-- begin EXERCISE INPUT --

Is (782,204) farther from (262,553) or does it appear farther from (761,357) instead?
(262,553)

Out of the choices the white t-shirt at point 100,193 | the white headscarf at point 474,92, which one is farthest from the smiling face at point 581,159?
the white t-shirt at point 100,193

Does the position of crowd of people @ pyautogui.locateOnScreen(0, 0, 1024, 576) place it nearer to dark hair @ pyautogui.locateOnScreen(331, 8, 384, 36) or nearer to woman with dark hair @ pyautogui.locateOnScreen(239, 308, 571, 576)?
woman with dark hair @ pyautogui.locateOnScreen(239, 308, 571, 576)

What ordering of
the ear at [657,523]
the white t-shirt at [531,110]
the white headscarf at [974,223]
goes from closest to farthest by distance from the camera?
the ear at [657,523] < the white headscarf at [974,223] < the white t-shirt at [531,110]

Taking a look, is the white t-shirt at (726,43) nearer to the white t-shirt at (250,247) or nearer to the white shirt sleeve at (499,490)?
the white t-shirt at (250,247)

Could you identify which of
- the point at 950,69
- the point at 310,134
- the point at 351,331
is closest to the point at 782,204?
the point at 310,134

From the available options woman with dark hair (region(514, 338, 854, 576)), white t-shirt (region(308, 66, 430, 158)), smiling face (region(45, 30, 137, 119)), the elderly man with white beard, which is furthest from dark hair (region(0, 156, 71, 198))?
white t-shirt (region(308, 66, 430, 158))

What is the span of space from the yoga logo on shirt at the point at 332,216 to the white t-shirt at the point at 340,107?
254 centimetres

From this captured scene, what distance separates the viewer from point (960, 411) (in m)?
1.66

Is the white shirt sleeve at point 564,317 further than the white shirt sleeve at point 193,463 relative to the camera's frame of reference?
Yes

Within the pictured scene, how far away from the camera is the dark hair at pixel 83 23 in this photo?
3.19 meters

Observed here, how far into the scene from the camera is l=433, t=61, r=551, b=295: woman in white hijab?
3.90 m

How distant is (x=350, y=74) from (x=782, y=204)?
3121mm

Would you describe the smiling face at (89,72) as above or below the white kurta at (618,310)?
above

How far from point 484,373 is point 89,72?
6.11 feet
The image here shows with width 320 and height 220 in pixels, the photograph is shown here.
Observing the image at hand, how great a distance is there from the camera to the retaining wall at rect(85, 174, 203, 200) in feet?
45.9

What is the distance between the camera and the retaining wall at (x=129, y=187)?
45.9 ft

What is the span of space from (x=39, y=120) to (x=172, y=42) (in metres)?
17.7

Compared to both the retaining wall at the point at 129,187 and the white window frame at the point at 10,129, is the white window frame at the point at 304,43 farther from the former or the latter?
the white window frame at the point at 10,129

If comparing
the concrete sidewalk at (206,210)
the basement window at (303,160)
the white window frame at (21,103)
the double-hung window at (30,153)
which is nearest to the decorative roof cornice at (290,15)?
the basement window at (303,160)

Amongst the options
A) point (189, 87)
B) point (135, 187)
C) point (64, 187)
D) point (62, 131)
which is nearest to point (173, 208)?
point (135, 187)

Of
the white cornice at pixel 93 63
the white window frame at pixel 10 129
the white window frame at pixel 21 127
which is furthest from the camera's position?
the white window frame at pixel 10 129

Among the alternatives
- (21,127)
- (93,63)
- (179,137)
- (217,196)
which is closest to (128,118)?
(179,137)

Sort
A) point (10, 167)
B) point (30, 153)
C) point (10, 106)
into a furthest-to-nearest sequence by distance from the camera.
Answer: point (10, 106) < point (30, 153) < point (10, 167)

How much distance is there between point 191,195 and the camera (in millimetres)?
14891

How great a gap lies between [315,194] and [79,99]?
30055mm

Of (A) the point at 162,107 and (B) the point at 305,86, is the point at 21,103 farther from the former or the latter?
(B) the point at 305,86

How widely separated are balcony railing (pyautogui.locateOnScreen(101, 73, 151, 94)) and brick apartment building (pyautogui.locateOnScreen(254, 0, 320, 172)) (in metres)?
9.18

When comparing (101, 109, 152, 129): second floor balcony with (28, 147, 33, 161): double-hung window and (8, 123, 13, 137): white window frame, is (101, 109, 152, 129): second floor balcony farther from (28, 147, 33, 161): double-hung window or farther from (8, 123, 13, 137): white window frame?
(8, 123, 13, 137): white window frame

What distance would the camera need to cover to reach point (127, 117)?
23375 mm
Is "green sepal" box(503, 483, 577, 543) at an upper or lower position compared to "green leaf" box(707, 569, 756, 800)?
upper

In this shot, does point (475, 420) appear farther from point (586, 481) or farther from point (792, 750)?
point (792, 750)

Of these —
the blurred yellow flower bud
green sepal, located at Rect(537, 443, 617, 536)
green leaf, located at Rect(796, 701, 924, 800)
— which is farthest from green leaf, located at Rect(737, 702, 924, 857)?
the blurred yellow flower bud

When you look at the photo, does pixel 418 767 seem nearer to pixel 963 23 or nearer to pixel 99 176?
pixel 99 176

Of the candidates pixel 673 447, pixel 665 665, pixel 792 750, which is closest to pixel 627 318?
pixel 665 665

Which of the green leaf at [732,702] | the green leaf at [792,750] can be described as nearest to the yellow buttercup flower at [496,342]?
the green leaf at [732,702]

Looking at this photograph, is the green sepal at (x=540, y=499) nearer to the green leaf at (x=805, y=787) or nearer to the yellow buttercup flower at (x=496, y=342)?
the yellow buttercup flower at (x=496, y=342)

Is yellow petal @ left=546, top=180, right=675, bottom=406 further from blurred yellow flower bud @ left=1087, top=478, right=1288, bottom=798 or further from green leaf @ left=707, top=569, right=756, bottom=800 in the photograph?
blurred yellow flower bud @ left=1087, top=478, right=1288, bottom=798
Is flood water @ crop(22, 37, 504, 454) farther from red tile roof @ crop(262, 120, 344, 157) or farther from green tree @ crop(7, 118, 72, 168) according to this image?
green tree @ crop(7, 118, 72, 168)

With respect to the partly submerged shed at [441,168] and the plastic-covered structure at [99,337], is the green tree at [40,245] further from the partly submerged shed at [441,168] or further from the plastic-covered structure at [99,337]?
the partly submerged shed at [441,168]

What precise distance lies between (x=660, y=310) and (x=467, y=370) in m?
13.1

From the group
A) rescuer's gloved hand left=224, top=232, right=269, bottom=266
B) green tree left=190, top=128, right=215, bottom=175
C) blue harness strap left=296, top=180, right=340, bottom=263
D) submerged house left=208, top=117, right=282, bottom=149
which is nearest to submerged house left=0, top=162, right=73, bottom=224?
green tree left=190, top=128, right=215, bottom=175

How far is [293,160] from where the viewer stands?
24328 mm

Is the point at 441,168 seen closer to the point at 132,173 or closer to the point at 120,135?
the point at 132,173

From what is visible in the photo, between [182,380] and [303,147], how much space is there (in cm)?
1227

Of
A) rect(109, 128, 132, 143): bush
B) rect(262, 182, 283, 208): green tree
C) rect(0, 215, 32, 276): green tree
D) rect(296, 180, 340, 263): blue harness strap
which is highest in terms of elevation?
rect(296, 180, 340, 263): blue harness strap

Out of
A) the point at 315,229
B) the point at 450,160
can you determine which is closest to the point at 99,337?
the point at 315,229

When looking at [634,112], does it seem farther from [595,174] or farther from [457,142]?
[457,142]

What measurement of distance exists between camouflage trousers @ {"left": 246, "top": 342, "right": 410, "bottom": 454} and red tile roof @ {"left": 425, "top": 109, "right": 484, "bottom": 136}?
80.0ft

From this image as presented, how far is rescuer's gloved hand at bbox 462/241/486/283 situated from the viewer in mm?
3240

-- end EXERCISE INPUT --

Reproduce every record, matching each line exactly.

WRITTEN ANSWER:
Is (782,204) farther from (262,553) or does it appear farther from (761,357) instead?
(262,553)

Out of the choices the white t-shirt at point 100,193 | the white headscarf at point 474,92, which one is farthest from the smiling face at point 581,159?
the white t-shirt at point 100,193

Does the position of crowd of people @ pyautogui.locateOnScreen(0, 0, 1024, 576) place it nearer to dark hair @ pyautogui.locateOnScreen(331, 8, 384, 36) or nearer to woman with dark hair @ pyautogui.locateOnScreen(239, 308, 571, 576)?
woman with dark hair @ pyautogui.locateOnScreen(239, 308, 571, 576)

What ordering of
the ear at [657,523]
the white t-shirt at [531,110]
the white headscarf at [974,223]
goes from closest to farthest by distance from the camera?
the ear at [657,523] < the white headscarf at [974,223] < the white t-shirt at [531,110]

Taking a look, is the white t-shirt at (726,43) nearer to the white t-shirt at (250,247) or nearer to the white shirt sleeve at (499,490)?
the white t-shirt at (250,247)

Could you identify which of
- the point at 950,69
- the point at 310,134
- the point at 351,331
is closest to the point at 782,204?
the point at 310,134

From the available options woman with dark hair (region(514, 338, 854, 576)), white t-shirt (region(308, 66, 430, 158)), smiling face (region(45, 30, 137, 119)), the elderly man with white beard, which is furthest from dark hair (region(0, 156, 71, 198))?
white t-shirt (region(308, 66, 430, 158))

What is the span of space from the yoga logo on shirt at the point at 332,216 to the white t-shirt at the point at 340,107?
254 centimetres

From this captured scene, what distance separates the viewer from point (960, 411) (in m)?
1.66

Is the white shirt sleeve at point 564,317 further than the white shirt sleeve at point 193,463 relative to the camera's frame of reference?
Yes

Within the pictured scene, how far away from the camera is the dark hair at pixel 83 23 in this photo?
3.19 meters

Observed here, how far into the scene from the camera is l=433, t=61, r=551, b=295: woman in white hijab?
3.90 m

How distant is (x=350, y=74) from (x=782, y=204)?
3121mm

Would you describe the smiling face at (89,72) as above or below the white kurta at (618,310)?
above

How far from point 484,373 is point 89,72?
6.11 feet
The image here shows with width 320 and height 220 in pixels, the photograph is shown here.
Observing the image at hand, how great a distance is there from the camera to the retaining wall at rect(85, 174, 203, 200) in feet?
45.9

What is the distance between the camera and the retaining wall at (x=129, y=187)?
45.9 ft

What is the span of space from (x=39, y=120) to (x=172, y=42) (in metres)?
17.7

Compared to both the retaining wall at the point at 129,187 and the white window frame at the point at 10,129, is the white window frame at the point at 304,43 farther from the former or the latter?
the white window frame at the point at 10,129

If comparing
the concrete sidewalk at (206,210)
the basement window at (303,160)
the white window frame at (21,103)
the double-hung window at (30,153)
which is nearest to the decorative roof cornice at (290,15)?
the basement window at (303,160)

Amongst the options
A) point (189, 87)
B) point (135, 187)
C) point (64, 187)
D) point (62, 131)
which is nearest to point (173, 208)?
point (135, 187)

Of
the white cornice at pixel 93 63
the white window frame at pixel 10 129
the white window frame at pixel 21 127
which is furthest from the camera's position?
the white window frame at pixel 10 129

Among the alternatives
- (21,127)
- (93,63)
- (179,137)
- (217,196)
which is closest to (128,118)?
(179,137)

Sort
A) point (10, 167)
B) point (30, 153)
C) point (10, 106)
into a furthest-to-nearest sequence by distance from the camera.
Answer: point (10, 106) < point (30, 153) < point (10, 167)

How much distance is there between point 191,195 and the camera (in millimetres)?
14891

How great a gap lies between [315,194] and [79,99]?
30055mm

Of (A) the point at 162,107 and (B) the point at 305,86, is the point at 21,103 farther from the former or the latter?
(B) the point at 305,86

How widely separated are balcony railing (pyautogui.locateOnScreen(101, 73, 151, 94)) and brick apartment building (pyautogui.locateOnScreen(254, 0, 320, 172)) (in metres)?
9.18

When comparing (101, 109, 152, 129): second floor balcony with (28, 147, 33, 161): double-hung window and (8, 123, 13, 137): white window frame, is (101, 109, 152, 129): second floor balcony farther from (28, 147, 33, 161): double-hung window or farther from (8, 123, 13, 137): white window frame?
(8, 123, 13, 137): white window frame

What distance would the camera need to cover to reach point (127, 117)?
23375 mm
Is "green sepal" box(503, 483, 577, 543) at an upper or lower position compared to "green leaf" box(707, 569, 756, 800)?
upper

In this shot, does point (475, 420) appear farther from point (586, 481) or farther from point (792, 750)?
point (792, 750)

Of these —
the blurred yellow flower bud
green sepal, located at Rect(537, 443, 617, 536)
green leaf, located at Rect(796, 701, 924, 800)
— which is farthest from green leaf, located at Rect(737, 702, 924, 857)?
the blurred yellow flower bud

When you look at the photo, does pixel 418 767 seem nearer to pixel 963 23 or nearer to pixel 99 176?
pixel 99 176

Of the candidates pixel 673 447, pixel 665 665, pixel 792 750, which is closest to pixel 627 318?
pixel 665 665

Which of the green leaf at [732,702] | the green leaf at [792,750] can be described as nearest to the yellow buttercup flower at [496,342]?
the green leaf at [732,702]

Looking at this photograph, is the green sepal at (x=540, y=499) nearer to the green leaf at (x=805, y=787) or nearer to the yellow buttercup flower at (x=496, y=342)?
the yellow buttercup flower at (x=496, y=342)

Is yellow petal @ left=546, top=180, right=675, bottom=406 further from blurred yellow flower bud @ left=1087, top=478, right=1288, bottom=798 or further from green leaf @ left=707, top=569, right=756, bottom=800 in the photograph?
blurred yellow flower bud @ left=1087, top=478, right=1288, bottom=798
Is flood water @ crop(22, 37, 504, 454) farther from red tile roof @ crop(262, 120, 344, 157) or farther from green tree @ crop(7, 118, 72, 168) according to this image?
green tree @ crop(7, 118, 72, 168)

With respect to the partly submerged shed at [441,168] and the plastic-covered structure at [99,337], is the green tree at [40,245] further from the partly submerged shed at [441,168] or further from the plastic-covered structure at [99,337]?
the partly submerged shed at [441,168]

What precise distance lies between (x=660, y=310) and (x=467, y=370) in m?
13.1

From the group
A) rescuer's gloved hand left=224, top=232, right=269, bottom=266
B) green tree left=190, top=128, right=215, bottom=175
C) blue harness strap left=296, top=180, right=340, bottom=263
D) submerged house left=208, top=117, right=282, bottom=149
which is nearest to submerged house left=0, top=162, right=73, bottom=224?
green tree left=190, top=128, right=215, bottom=175

How far is [293,160] from where the viewer stands?
24328 mm

Is the point at 441,168 seen closer to the point at 132,173 or closer to the point at 120,135?
the point at 132,173

From what is visible in the photo, between [182,380] and [303,147], how much space is there (in cm)?
1227

Of
A) rect(109, 128, 132, 143): bush
B) rect(262, 182, 283, 208): green tree
C) rect(0, 215, 32, 276): green tree
D) rect(296, 180, 340, 263): blue harness strap
which is highest in terms of elevation?
rect(296, 180, 340, 263): blue harness strap

Out of
A) the point at 315,229
B) the point at 450,160
can you determine which is closest to the point at 99,337?
the point at 315,229

When looking at [634,112], does it seem farther from [595,174] or farther from [457,142]?
[457,142]

What measurement of distance exists between camouflage trousers @ {"left": 246, "top": 342, "right": 410, "bottom": 454} and red tile roof @ {"left": 425, "top": 109, "right": 484, "bottom": 136}?
80.0ft

From this image as presented, how far is rescuer's gloved hand at bbox 462/241/486/283 situated from the viewer in mm?
3240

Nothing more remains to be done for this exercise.